Öğrencilerime her zaman yazmanın kuralı olmadığını ve istedikleri gibi yazabileceklerini söylerim. İyi hikayelerin illa çarpıcı bir girişi, bir metaforu, bir kırıIma noktası, sonunda bir şaşırtmacası olması gerekmez.  Bunları kullandığınızda ortaya iyi bir hikaye çıkacak anlamına da gelmez. Çocuklar bu öğelerin ne olduğunu, nerede, ne zaman kullanılacaklarını bilmeliler. Ama bir reçete gibi kullanmamalılar.
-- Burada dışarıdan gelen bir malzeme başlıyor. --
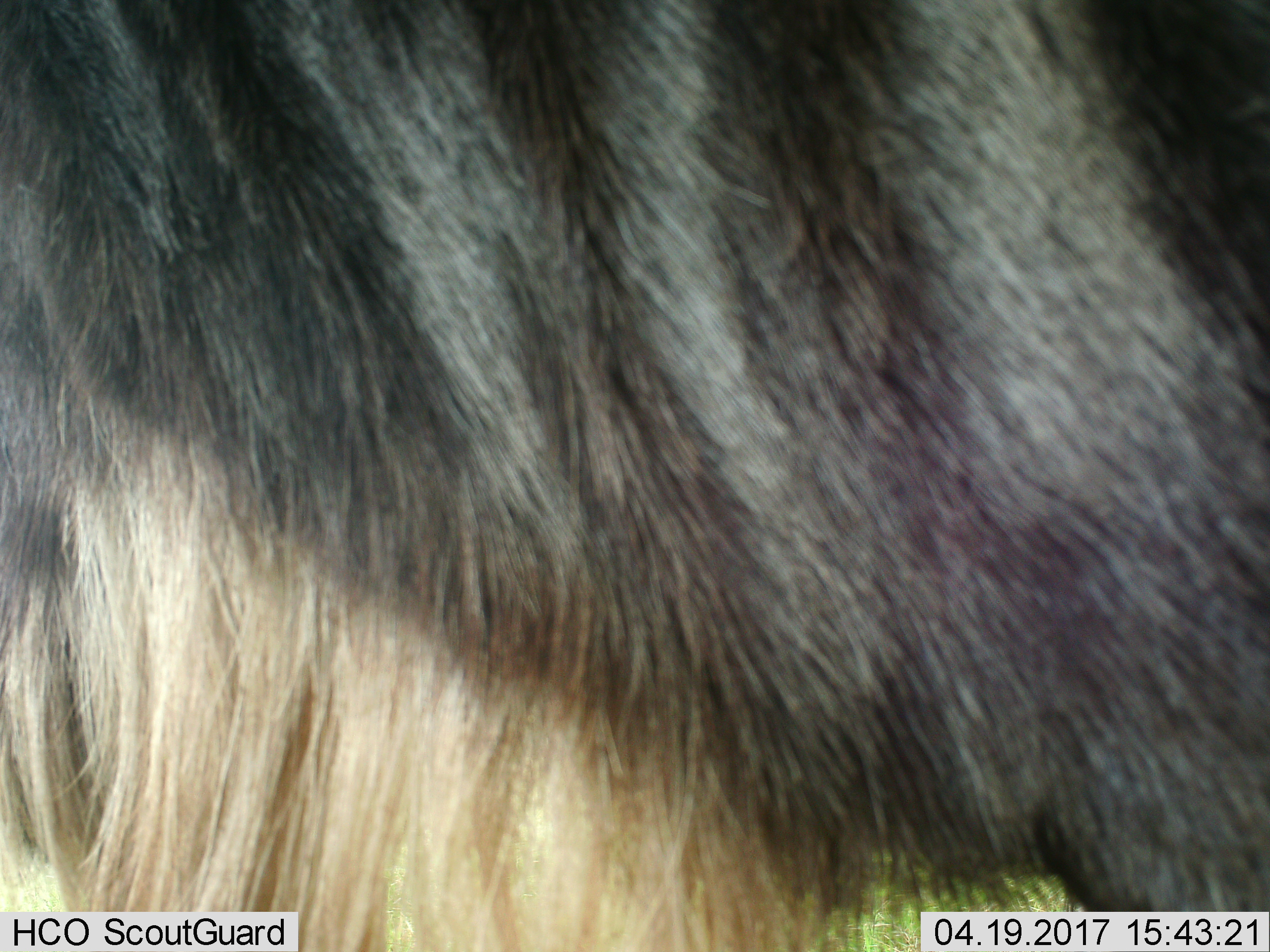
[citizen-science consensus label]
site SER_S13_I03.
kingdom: Animalia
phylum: Chordata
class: Mammalia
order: Artiodactyla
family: Bovidae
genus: Connochaetes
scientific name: Connochaetes taurinus taurinus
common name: blue wildebeest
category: wildebeestblue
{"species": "wildebeestblue (blue wildebeest) (Connochaetes taurinus taurinus)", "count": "1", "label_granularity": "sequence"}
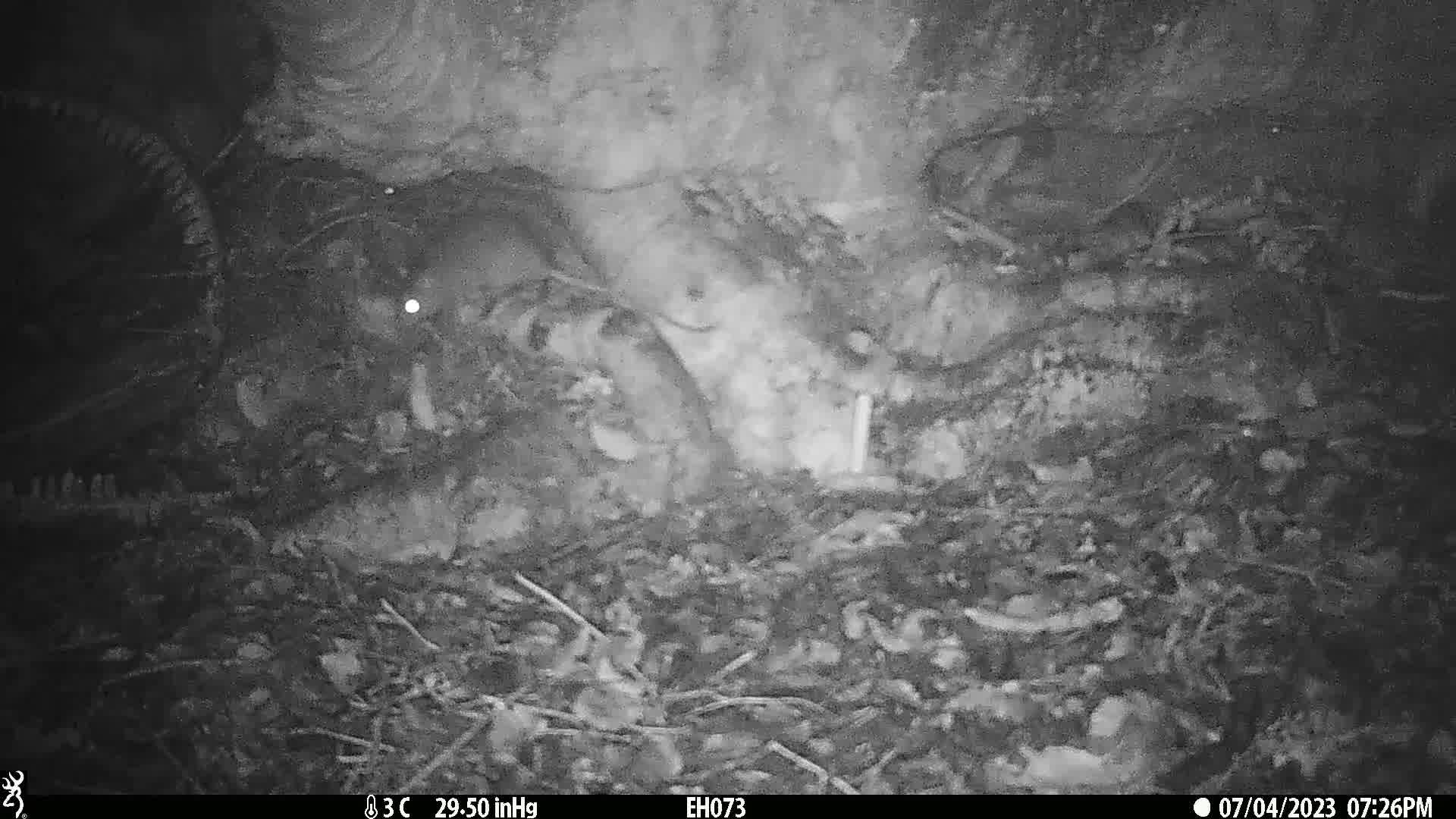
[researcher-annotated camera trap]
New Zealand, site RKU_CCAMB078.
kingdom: Animalia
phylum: Chordata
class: Mammalia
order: Rodentia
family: Muridae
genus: Rattus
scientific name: Rattus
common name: rat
Rat (Rattus).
Benim çocuklara önerdiğim iki kural vardır: “Doğrudan söyleme, göster” ve “Az zarf (belirteç) kullan”. Örnek vermek gerekirse, “Adam çok kızmıştı” yerine “Adam burnundan soluyordu” demek daha ilginç olabilir. Yansıttığınız duygular üzerinden okuyucunun sonuca varması yazıyı sürükleyici kılacaktır. Zarflara gelince, onları kaldırıp daha güçlü bir fill kullanmak anlatıyı daha çarpıcı kılacaktır. Örneğin: “Hızlı hızlı yiyiyordu” yerine “Lokmaları yutuyordu” kullanılabilir.  

2. Karakter tanımı

Bu egzersiz için çocuklar defterlerinden bir sayfa alıp,  seçilen bir karakter için, örneğin Homer Simpson, dörde bölerler: “sevdikeleri”, “sevmedikleri”, “motivasyonaları”, “kusurları”.  Öğrenciler seçilen karakter için bu bölümleri doldurur. Sonra ikişerli gruplara ayrılıp, karakterin özelliklerini göz önünde bulundurarak çeşitli cümlelere başlayıp tamamlarlar: “O gece uyku tutmadı çünkü….” ; vs. Bu çok eğlenceli ve yararlı bir aktvitedir.

3. Biyografiler

Çocuklar yazar olmanın kolay olduğunu, yazarların hemen ünlenip, her şeye sahip olduklarını ve bütün gün yan gelip hikayeler yazdıklarını düşünürler. Tüm o sancılı yaratım süreçlerini, reddedilmeleri bilmezler. O yüzden yazarların kendi yazarlık deneyimlerini anlattıkları biyografiler okunması çocuklar açısından aydınlatıcı olabilir. Böylece hemen pes etmemeyi ve direnmeyi öğrenirler.

4. Anlatı mesafesi

Anlatı için uygun zaman kipini bulmak her zaman yeterli değildir. Çocuklar denemelerle anlatı mesafesini seçmeyi öğrendiklerinde daha rahat yazmaya başlayacaklardır.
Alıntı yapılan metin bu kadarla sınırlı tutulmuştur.